Wyll shrugged. "Mizora and I have renegotiated our contract." He grinned. "The terms are more favorable than ever. I had hoped you would come around to my point of view but plans are in motion and they won't be slowed for the sake of any one person, no matter how dear."

Karlach lunged for Wyll but couldn't close the distance fast enough. The next eldritch blast sent her over the edge to land broken on the street below amidst the devastated remnants of the upper city.


Karlach woke up with a gasp, wide eyes staring at a ceiling of wooden boards.

She had died twice now. Both times in places that felt real as long as she was in them but felt like dreams the moment she wasn't. She had tried to play along the last time she had reawoken, it had gotten her hurled from a balcony courtesy of eldritch blast.

Twice now she could remember voices that had told her to fight it. Maybe it was time to listen. Because the moment she started behaving as if what was occurring was real, she seemed to get dragged under by it. She had to fight it.

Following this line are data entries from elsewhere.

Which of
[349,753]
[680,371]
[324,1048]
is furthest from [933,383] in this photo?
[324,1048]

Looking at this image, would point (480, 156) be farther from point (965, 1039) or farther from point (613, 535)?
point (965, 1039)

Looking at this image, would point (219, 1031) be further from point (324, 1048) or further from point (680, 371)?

She had to stay above the illusion or whatever this was.

Karlach lay utterly still for a long time, listening. Outside, she could hear the sounds of the streets of Baldur's Gate. Not the eerie near-silence of the upper city but the gregarious ambiance of the lower city: conversations, loud and hushed, the cries of hawkers selling their wares, all of them seeping through thin walls.

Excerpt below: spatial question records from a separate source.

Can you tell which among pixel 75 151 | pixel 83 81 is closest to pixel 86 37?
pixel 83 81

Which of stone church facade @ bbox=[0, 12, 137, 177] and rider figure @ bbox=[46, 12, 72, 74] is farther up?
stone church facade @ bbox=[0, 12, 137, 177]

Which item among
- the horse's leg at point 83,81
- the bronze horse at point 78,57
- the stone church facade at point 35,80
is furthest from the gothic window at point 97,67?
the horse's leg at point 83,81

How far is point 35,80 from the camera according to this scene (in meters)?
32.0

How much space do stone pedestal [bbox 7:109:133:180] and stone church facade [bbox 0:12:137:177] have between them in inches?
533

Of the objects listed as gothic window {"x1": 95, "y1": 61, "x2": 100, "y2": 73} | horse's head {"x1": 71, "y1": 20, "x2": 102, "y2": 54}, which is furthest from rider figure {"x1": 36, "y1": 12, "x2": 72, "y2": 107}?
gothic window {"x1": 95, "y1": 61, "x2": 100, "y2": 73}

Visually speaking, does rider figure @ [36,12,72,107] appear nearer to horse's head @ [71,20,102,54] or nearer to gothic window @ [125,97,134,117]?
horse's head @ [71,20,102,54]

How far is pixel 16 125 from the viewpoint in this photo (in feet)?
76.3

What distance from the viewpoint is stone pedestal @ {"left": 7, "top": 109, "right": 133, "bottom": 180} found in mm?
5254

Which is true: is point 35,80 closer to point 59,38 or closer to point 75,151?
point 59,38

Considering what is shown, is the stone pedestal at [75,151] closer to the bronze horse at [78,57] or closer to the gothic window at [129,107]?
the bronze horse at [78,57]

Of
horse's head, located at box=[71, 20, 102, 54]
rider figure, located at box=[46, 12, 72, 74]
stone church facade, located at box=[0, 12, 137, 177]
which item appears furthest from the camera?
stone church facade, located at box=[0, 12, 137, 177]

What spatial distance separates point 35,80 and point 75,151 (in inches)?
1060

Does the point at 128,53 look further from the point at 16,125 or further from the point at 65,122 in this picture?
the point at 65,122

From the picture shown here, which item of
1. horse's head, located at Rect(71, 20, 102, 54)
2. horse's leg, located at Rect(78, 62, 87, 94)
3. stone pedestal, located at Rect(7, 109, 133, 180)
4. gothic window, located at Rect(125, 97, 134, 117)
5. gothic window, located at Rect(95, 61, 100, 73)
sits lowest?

She pushed off the covers and stood up from the narrow bed to find herself standing in a similarly narrow bedroom, with room for barely anything but the bed itself.

"Where are you now, Karlach?" she asked herself, exasperated. She took a few steps toward the bedroom door only to trip. She felt awkward, unwieldy. Then she caught a look in the mirror. A lanky teen stared back at her.

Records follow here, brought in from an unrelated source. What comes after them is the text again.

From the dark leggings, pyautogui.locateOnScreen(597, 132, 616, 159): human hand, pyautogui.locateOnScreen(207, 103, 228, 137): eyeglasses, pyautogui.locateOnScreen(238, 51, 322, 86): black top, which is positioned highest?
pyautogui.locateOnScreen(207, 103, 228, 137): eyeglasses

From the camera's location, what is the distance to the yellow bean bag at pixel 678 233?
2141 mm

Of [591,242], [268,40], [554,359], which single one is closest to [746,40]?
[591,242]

Anxiety seized Karlach with an icy grip.

She was breathing hard and fast as she pulled open the bedroom door, raced down the stairs of the townhome and made for the front door only for a voice to call out from behind her: "Karlach."

The voice was weak, strained, but it stopped Karlach in her tracks.

"Karach, please."

"It's a trick," Karlach told herself, eyes riveted to the front door looming ahead of her. "An illusion. Not real." She blinked back the tears that were starting to form. "Just a bunch of nonsense like bedding Flo or Wyll blowing up the city."

"Karlach? Are you out there?"

"It's not her." Karlach told herself before opening the front door and stepping through the threshold.

But instead of the lower city street, Karlach found herself standing in another narrow bedroom. A tiefling woman with pale red skin lay on the bed underneath many thick blankets, sweat glistening on her forehead. The final moments of the life of Caerlack Cliffgate, mother of Karlach Cliffgate.

"Karlach," she called out weakly. "Come here, please."

"No, no, no," said Karlach, backing up through the door and turning on her heel only to find herself back in the bedroom once more.

"Please, Karlach," said the bedridden visage. With an effort, she wrested an arm free of the many blankets covering her to hold a clammy hand out limply in Karlach's direction. "I don't want to be alone."

"You are not my mother!" cried out Karlach. Clenching her teeth, she summoned every once of will she possessed and fought to turn once more toward the door, to purposefully stride through it, but instead she collapsed to her knees when she found herself at the edge of the very bed she had been fighting to escape.

"Karlach, why would you say that?" asked Caerlack. The covers shifted as she tried to swing her feeble legs off the bed.

Karlach suddenly surged to her feet, tucking the covers under her mother's legs. "No, no, no. Don't move. Save your strength. Please, mum, don't try to move. Just rest. Just rest."

"Karlach," said Caerlack. Karlach looked into her mother's eyes: dim, faded, but still full of love. Caerlack raised her hand to softly cradle Karlach's face, "My sweet Karlach."

Karlach took a sharp breath in and out before holding her own hand against Caerlack's. Steady rivers of tears flowed from her eyes. She closed her eyes, ready to melt in the warmth of her mother's touch.

But it was a lie.

"No!" Karlach cried out, recoiling from her mother's bedside and falling to the floor. She scrambled backward. Looked over her shoulder for the door. It was gone. She looked for windows. Gone. Any way to escape. Everything was going black.

Caerlack's visage was the only thing that remained, a thin shape with a mantle of blankets over her shoulders, clammy and pale, taking slow, unsteady steps toward Karlach. Whichever way Karlach turned, the spectre was there. Karlach finally drew her knees against her chest, closed her eyes and made a futile effort to wipe away her tears. "Please, just stop this," she sobbed.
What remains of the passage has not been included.